My Christmas this year was a mixture of great happiness and deep sorrow. The Christmas lunch table included the whole family, plus a couple of people who would have been home alone. Instead, they were included in the fun of stealing small, silly presents from each other and eating baked potatoes, piled with everything under the sun.
Christmas night turned to the other side of the coin of life. My little dachshund, Norman, started struggling to breath. He had a soft pallet and always coughed quite a bit. Things grew worse and at 3:00 in the morning I call the vet, only to reach an answering machine. They did have an emergency number, which I called, only to reach another answering machine. No one called me back.
A half hour before the vet would open, we got ready and Mr. B started the truck. Outside with the windchill, it was 30 below zero with high winds. Before we could leave, Norman took a huge turn for the worse. With me talking to him and stoking his fur, he left this world.
I know he was old and with all fur-babies, this is expected eventually. But, my heart hurts and he has taken a piece of it with him. He was my little man. I adored him for over 13 years. I do take heart that he did die at home. He hated the vet and let them know it. He was a feisty little boy. He also wasn't alone. I lay on the floor with him and Mr. B was right there.

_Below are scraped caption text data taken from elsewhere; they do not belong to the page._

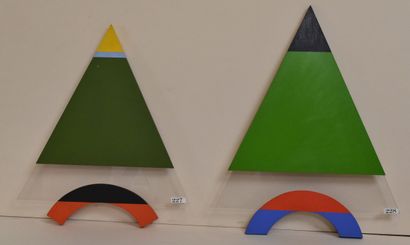 Henri MOUVANT (1926-2015)
Triangular compositions,...
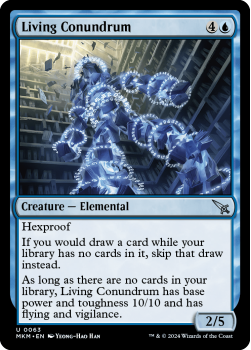 Living Conundrum (FOIL) single card from Magic the Gathering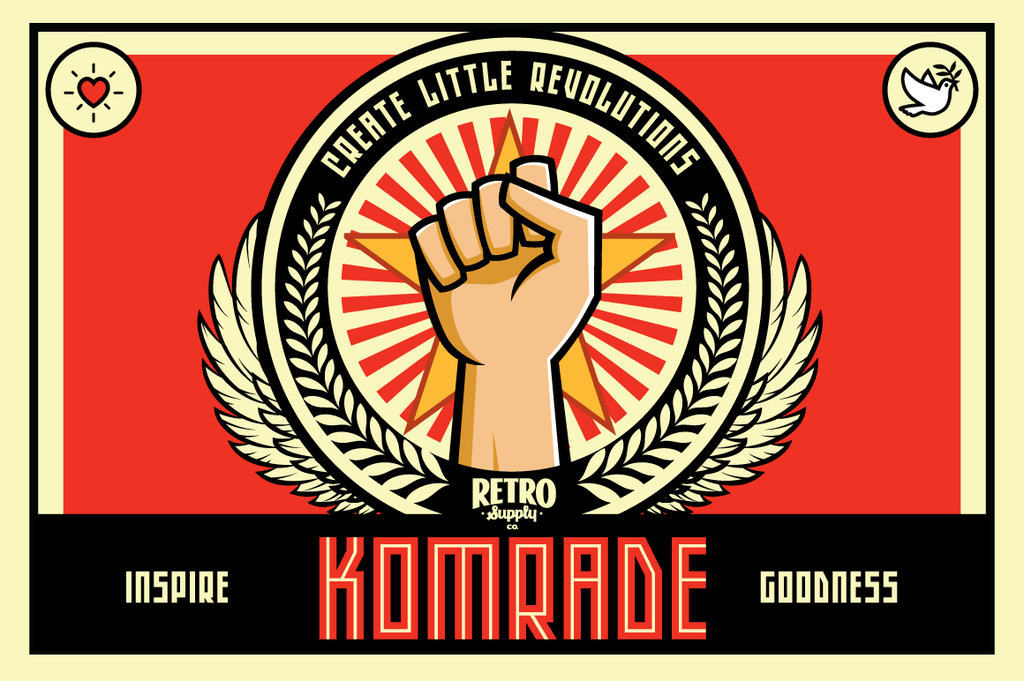 Komrade Propaganda Font by RetroSupply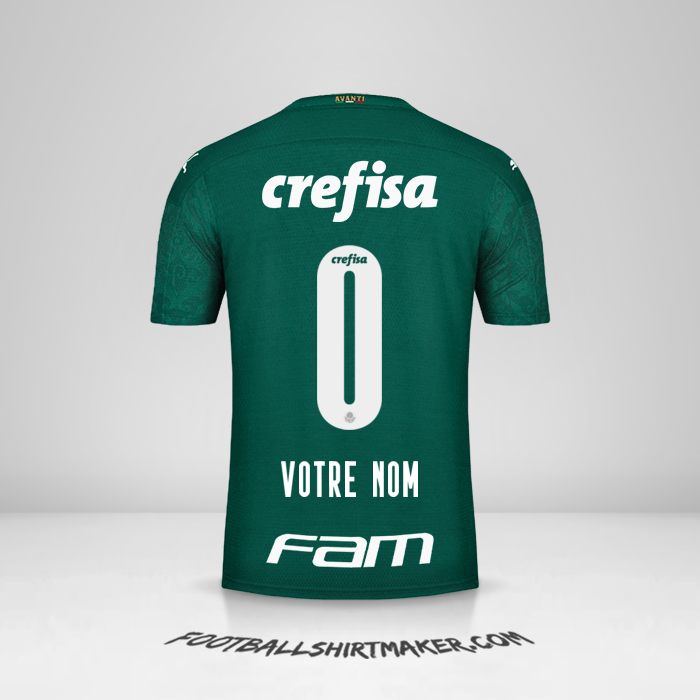 Maillot Palmeiras 2020 -  votre nom - 0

So, the tears flowed all day yesterday, and now and then today. Life will go on and we do have Cooper the golden retriever here, sticking to my side. He always knows when I'm upset.
But life will be a bit quieter without Norman telling me someone is at the door and bringing me toys to play an endless round of fetch. I told him as he left that when its my time, he should meet me at the gates of heaven. I hope he does.
Thank you, Ingrid. I appreciate your kindness.